Denning: So, should we be discussing it?

Edmondson: Yes, we should be discussing it. In fact, the answer to almost everything is to make it discussable. So many of the things that plague us in organizations will plague us less if we can talk about them out loud and together. That’s because once we name it, it becomes awkward to just live with it. Once its’ discussable, it becomes a team problem and a solving opportunity. Now we've got to figure out how are we going to sort of close this gap between our aspirations, which are real and important, and the various shackles that are keeping us back.

The Role Of Maximizing Shareholder Value

Denning: Over the last half century in the U.S., there’s been an increasing emphasis on maximizing shareholder value and compensating executives with extravagant compensation for pursuing that goal aggressively. Is that compatible with creating great workplaces?

Edmondson: Honestly, I think it's the biggest source of waste in any sector anywhere. The waste of paying people well in excess of what’s reasonable. And it happens because of comparisons effects and ratcheting effects. Nobody ever takes a job and says, “Please pay me a little bit less than, my counterpart over there.” They always say, “Okay, what's he making? Okay, I need to make that, plus.” And so, it ratchets up. That’s the biggest source of waste we have. Money is just going out the window that could be spent on other things, including better wages for the rest. And the amounts that are discussed are often not amounts that anyone could ever arguably need or even want. And so, it sends the message every day that others aren't valued.

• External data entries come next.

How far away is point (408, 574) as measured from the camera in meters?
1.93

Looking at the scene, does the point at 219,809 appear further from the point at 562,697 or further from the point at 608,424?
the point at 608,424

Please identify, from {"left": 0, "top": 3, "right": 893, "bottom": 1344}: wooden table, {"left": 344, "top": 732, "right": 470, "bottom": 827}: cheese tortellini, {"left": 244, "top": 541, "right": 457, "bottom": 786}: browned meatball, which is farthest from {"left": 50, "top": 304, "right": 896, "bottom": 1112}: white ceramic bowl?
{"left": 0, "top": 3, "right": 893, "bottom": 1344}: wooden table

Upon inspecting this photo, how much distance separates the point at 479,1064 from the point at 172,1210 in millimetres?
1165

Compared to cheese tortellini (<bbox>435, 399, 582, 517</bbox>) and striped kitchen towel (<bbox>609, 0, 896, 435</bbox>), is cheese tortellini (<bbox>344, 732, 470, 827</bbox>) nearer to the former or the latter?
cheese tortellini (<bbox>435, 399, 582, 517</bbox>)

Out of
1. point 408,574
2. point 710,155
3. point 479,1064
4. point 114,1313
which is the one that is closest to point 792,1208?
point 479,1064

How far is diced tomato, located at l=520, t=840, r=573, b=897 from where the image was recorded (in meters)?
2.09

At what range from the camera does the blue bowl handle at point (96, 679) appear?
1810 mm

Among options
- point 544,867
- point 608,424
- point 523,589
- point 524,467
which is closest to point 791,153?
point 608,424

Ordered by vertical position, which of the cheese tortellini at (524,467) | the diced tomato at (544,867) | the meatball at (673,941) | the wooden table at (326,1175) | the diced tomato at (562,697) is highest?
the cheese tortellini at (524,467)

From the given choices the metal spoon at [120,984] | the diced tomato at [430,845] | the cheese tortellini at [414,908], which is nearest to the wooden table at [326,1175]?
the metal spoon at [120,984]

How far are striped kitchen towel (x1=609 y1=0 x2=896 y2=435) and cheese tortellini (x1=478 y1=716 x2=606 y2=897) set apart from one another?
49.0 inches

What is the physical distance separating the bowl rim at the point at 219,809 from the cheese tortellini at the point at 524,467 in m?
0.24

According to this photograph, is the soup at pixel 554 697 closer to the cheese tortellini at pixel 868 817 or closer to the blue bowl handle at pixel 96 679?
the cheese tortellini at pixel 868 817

Denning: This was the official policy of American business since 1997, when the Business Roundtable said explicitly this was what firms should do.

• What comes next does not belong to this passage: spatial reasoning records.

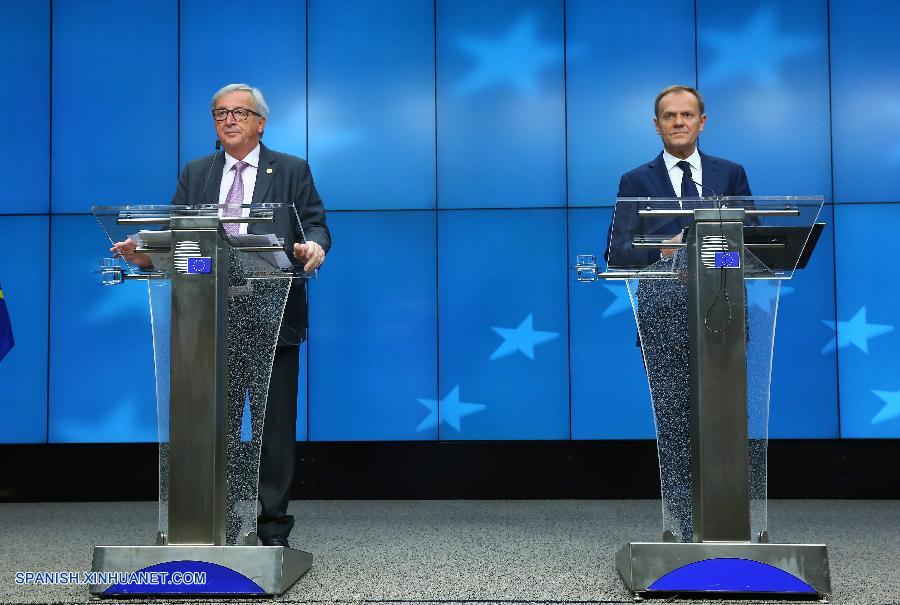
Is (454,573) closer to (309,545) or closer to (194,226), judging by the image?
(309,545)

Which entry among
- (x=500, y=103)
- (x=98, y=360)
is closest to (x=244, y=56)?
(x=500, y=103)

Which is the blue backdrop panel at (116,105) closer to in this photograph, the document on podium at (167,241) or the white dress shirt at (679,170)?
the document on podium at (167,241)

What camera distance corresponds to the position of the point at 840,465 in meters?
4.53

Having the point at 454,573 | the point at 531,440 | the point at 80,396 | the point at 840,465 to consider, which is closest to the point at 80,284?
the point at 80,396

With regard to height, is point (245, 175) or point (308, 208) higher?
point (245, 175)

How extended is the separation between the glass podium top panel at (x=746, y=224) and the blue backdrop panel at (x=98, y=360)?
2.94 metres

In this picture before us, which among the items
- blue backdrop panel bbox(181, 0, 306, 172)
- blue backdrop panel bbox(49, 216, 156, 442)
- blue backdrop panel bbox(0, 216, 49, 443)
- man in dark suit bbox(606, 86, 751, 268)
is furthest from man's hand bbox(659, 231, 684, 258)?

Edmondson: “I think we're beginning to see the error of our ways. The data since that time are overwhelming, showing how shortsighted that was. The theory was that, if we just make it simple, with single metric, and focus on that, that will somehow magically align all of the rest of the firm with operational excellence, and employee engagement.

The quarterly return became the slave driver. That arguably destroyed value because one of the better ways to get good returns this quarter is to underspend on R&D. It’s pretty simple. Instead you buy back shares. There are so many ways to make the numbers look good for the quarter other rather than through operational excellence.

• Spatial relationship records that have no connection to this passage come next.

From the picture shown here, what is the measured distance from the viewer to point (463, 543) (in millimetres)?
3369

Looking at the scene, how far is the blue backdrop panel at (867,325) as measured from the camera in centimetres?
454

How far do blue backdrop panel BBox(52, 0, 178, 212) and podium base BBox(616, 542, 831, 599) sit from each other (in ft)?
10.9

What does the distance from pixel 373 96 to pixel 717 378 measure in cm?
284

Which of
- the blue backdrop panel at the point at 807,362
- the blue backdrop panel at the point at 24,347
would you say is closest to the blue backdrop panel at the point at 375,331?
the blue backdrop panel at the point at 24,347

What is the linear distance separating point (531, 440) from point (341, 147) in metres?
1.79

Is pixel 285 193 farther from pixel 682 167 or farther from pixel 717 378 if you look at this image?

Denning: So, this is a fairly deep problem?

Edmondson A very deep problem. It’s related to the interpersonal dynamics through which decisions get made, products get developed, services get delivered..

Denning: What would it take to get change?

Edmondson: And probably the best arena for that is among the executives who arguably have the job of making the important decisions that impact society for years to come. In uncertain world, you need to make high quality bets. And high quality bets come from high quality conversations. And those are rare. There's more pontificating. There's what Chris Argyris would call advocacy. Not enough inquiry, not enough genuine learning, and not enough genuine problem solving. Executives do have to worry about shareholders. But they can also have more thoughtful conversations about how to navigate the stormy waters ahead.